Could you return all of the listing below exactly, please?
BEGIN DATA FOR THIS TASK
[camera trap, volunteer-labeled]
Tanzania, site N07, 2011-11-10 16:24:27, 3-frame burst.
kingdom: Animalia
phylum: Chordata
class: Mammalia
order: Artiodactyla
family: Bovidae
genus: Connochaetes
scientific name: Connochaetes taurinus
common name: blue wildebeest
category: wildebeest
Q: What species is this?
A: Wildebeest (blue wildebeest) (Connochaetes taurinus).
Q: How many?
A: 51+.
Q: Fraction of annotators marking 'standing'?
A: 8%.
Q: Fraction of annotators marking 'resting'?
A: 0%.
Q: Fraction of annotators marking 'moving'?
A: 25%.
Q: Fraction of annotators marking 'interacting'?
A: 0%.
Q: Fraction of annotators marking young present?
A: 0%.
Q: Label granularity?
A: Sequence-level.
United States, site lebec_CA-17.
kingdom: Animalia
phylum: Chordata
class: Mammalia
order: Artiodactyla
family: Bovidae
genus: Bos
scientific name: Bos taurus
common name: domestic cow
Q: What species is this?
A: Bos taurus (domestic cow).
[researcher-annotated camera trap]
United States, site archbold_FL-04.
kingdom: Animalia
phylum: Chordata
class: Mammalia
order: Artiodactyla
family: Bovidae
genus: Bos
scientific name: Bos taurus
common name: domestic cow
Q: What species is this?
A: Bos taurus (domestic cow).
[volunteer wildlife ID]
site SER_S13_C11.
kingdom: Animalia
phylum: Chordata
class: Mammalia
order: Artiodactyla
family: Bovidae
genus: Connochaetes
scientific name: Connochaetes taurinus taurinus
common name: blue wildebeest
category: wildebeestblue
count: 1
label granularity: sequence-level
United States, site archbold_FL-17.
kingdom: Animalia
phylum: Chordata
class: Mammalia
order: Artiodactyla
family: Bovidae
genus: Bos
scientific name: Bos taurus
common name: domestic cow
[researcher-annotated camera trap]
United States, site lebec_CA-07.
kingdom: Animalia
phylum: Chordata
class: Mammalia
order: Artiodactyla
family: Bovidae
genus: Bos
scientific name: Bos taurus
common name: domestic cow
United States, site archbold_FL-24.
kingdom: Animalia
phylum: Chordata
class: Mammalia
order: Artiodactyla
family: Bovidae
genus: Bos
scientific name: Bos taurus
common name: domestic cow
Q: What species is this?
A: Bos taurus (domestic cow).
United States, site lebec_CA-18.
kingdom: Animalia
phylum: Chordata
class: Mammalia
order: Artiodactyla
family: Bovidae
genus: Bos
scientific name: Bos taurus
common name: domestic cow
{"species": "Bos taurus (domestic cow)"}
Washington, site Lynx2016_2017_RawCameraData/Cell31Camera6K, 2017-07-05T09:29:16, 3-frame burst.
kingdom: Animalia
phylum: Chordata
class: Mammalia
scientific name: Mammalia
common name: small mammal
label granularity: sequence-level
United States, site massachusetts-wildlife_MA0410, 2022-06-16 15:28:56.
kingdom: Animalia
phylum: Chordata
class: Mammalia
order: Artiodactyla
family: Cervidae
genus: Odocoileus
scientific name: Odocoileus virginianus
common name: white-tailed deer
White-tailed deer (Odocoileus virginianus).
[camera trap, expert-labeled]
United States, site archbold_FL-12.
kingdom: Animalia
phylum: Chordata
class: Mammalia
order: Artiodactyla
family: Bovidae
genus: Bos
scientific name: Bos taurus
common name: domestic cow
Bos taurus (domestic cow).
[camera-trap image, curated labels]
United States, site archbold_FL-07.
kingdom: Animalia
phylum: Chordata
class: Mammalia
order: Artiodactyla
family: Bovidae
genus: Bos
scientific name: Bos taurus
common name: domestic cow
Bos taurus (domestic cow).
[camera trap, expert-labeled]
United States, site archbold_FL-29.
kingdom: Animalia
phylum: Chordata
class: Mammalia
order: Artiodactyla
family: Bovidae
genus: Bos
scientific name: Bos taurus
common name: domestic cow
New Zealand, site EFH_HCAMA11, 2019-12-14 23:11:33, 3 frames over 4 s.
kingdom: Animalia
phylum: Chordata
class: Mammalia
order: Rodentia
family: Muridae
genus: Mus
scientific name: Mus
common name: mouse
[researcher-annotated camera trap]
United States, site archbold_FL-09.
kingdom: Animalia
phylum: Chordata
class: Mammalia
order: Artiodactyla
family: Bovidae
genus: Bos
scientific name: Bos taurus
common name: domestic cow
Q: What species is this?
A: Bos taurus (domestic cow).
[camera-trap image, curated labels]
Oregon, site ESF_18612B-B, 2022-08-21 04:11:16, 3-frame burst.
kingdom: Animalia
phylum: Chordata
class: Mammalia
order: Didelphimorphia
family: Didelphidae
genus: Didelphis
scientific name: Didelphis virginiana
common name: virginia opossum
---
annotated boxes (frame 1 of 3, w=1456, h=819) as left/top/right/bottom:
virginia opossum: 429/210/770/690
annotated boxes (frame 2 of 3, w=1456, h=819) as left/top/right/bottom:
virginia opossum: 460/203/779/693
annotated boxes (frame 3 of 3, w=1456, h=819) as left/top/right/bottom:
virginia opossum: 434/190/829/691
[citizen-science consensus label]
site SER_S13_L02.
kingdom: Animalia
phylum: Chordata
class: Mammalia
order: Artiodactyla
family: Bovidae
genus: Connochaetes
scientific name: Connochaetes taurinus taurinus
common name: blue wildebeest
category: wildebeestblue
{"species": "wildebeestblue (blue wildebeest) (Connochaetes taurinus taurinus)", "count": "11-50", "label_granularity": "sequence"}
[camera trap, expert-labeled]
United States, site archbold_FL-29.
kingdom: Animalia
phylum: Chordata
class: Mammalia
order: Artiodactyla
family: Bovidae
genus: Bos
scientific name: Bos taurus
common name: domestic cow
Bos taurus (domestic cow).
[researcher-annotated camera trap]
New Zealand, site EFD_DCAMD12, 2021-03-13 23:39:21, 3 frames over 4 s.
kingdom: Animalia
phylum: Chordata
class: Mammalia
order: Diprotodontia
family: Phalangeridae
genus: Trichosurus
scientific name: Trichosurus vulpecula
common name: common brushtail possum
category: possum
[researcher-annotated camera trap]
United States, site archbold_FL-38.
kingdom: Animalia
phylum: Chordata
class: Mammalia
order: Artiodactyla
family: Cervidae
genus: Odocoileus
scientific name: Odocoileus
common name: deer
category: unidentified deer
END DATA FOR THIS TASK
▶ **ANSWER SECTION**
[camera trap, volunteer-labeled]
Tanzania, site N07, 2011-11-10 16:24:27, 3-frame burst.
kingdom: Animalia
phylum: Chordata
class: Mammalia
order: Artiodactyla
family: Bovidae
genus: Connochaetes
scientific name: Connochaetes taurinus
common name: blue wildebeest
category: wildebeest
Q: What species is this?
A: Wildebeest (blue wildebeest) (Connochaetes taurinus).
Q: How many?
A: 51+.
Q: Fraction of annotators marking 'standing'?
A: 8%.
Q: Fraction of annotators marking 'resting'?
A: 0%.
Q: Fraction of annotators marking 'moving'?
A: 25%.
Q: Fraction of annotators marking 'interacting'?
A: 0%.
Q: Fraction of annotators marking young present?
A: 0%.
Q: Label granularity?
A: Sequence-level.
United States, site lebec_CA-17.
kingdom: Animalia
phylum: Chordata
class: Mammalia
order: Artiodactyla
family: Bovidae
genus: Bos
scientific name: Bos taurus
common name: domestic cow
Q: What species is this?
A: Bos taurus (domestic cow).
[researcher-annotated camera trap]
United States, site archbold_FL-04.
kingdom: Animalia
phylum: Chordata
class: Mammalia
order: Artiodactyla
family: Bovidae
genus: Bos
scientific name: Bos taurus
common name: domestic cow
Q: What species is this?
A: Bos taurus (domestic cow).
[volunteer wildlife ID]
site SER_S13_C11.
kingdom: Animalia
phylum: Chordata
class: Mammalia
order: Artiodactyla
family: Bovidae
genus: Connochaetes
scientific name: Connochaetes taurinus taurinus
common name: blue wildebeest
category: wildebeestblue
count: 1
label granularity: sequence-level
United States, site archbold_FL-17.
kingdom: Animalia
phylum: Chordata
class: Mammalia
order: Artiodactyla
family: Bovidae
genus: Bos
scientific name: Bos taurus
common name: domestic cow
[researcher-annotated camera trap]
United States, site lebec_CA-07.
kingdom: Animalia
phylum: Chordata
class: Mammalia
order: Artiodactyla
family: Bovidae
genus: Bos
scientific name: Bos taurus
common name: domestic cow
United States, site archbold_FL-24.
kingdom: Animalia
phylum: Chordata
class: Mammalia
order: Artiodactyla
family: Bovidae
genus: Bos
scientific name: Bos taurus
common name: domestic cow
Q: What species is this?
A: Bos taurus (domestic cow).
United States, site lebec_CA-18.
kingdom: Animalia
phylum: Chordata
class: Mammalia
order: Artiodactyla
family: Bovidae
genus: Bos
scientific name: Bos taurus
common name: domestic cow
{"species": "Bos taurus (domestic cow)"}
Washington, site Lynx2016_2017_RawCameraData/Cell31Camera6K, 2017-07-05T09:29:16, 3-frame burst.
kingdom: Animalia
phylum: Chordata
class: Mammalia
scientific name: Mammalia
common name: small mammal
label granularity: sequence-level
United States, site massachusetts-wildlife_MA0410, 2022-06-16 15:28:56.
kingdom: Animalia
phylum: Chordata
class: Mammalia
order: Artiodactyla
family: Cervidae
genus: Odocoileus
scientific name: Odocoileus virginianus
common name: white-tailed deer
White-tailed deer (Odocoileus virginianus).
[camera trap, expert-labeled]
United States, site archbold_FL-12.
kingdom: Animalia
phylum: Chordata
class: Mammalia
order: Artiodactyla
family: Bovidae
genus: Bos
scientific name: Bos taurus
common name: domestic cow
Bos taurus (domestic cow).
[camera-trap image, curated labels]
United States, site archbold_FL-07.
kingdom: Animalia
phylum: Chordata
class: Mammalia
order: Artiodactyla
family: Bovidae
genus: Bos
scientific name: Bos taurus
common name: domestic cow
Bos taurus (domestic cow).
[camera trap, expert-labeled]
United States, site archbold_FL-29.
kingdom: Animalia
phylum: Chordata
class: Mammalia
order: Artiodactyla
family: Bovidae
genus: Bos
scientific name: Bos taurus
common name: domestic cow
New Zealand, site EFH_HCAMA11, 2019-12-14 23:11:33, 3 frames over 4 s.
kingdom: Animalia
phylum: Chordata
class: Mammalia
order: Rodentia
family: Muridae
genus: Mus
scientific name: Mus
common name: mouse
[researcher-annotated camera trap]
United States, site archbold_FL-09.
kingdom: Animalia
phylum: Chordata
class: Mammalia
order: Artiodactyla
family: Bovidae
genus: Bos
scientific name: Bos taurus
common name: domestic cow
Q: What species is this?
A: Bos taurus (domestic cow).
[camera-trap image, curated labels]
Oregon, site ESF_18612B-B, 2022-08-21 04:11:16, 3-frame burst.
kingdom: Animalia
phylum: Chordata
class: Mammalia
order: Didelphimorphia
family: Didelphidae
genus: Didelphis
scientific name: Didelphis virginiana
common name: virginia opossum
---
annotated boxes (frame 1 of 3, w=1456, h=819) as left/top/right/bottom:
virginia opossum: 429/210/770/690
annotated boxes (frame 2 of 3, w=1456, h=819) as left/top/right/bottom:
virginia opossum: 460/203/779/693
annotated boxes (frame 3 of 3, w=1456, h=819) as left/top/right/bottom:
virginia opossum: 434/190/829/691
[citizen-science consensus label]
site SER_S13_L02.
kingdom: Animalia
phylum: Chordata
class: Mammalia
order: Artiodactyla
family: Bovidae
genus: Connochaetes
scientific name: Connochaetes taurinus taurinus
common name: blue wildebeest
category: wildebeestblue
{"species": "wildebeestblue (blue wildebeest) (Connochaetes taurinus taurinus)", "count": "11-50", "label_granularity": "sequence"}
[camera trap, expert-labeled]
United States, site archbold_FL-29.
kingdom: Animalia
phylum: Chordata
class: Mammalia
order: Artiodactyla
family: Bovidae
genus: Bos
scientific name: Bos taurus
common name: domestic cow
Bos taurus (domestic cow).
[researcher-annotated camera trap]
New Zealand, site EFD_DCAMD12, 2021-03-13 23:39:21, 3 frames over 4 s.
kingdom: Animalia
phylum: Chordata
class: Mammalia
order: Diprotodontia
family: Phalangeridae
genus: Trichosurus
scientific name: Trichosurus vulpecula
common name: common brushtail possum
category: possum
[researcher-annotated camera trap]
United States, site archbold_FL-38.
kingdom: Animalia
phylum: Chordata
class: Mammalia
order: Artiodactyla
family: Cervidae
genus: Odocoileus
scientific name: Odocoileus
common name: deer
category: unidentified deer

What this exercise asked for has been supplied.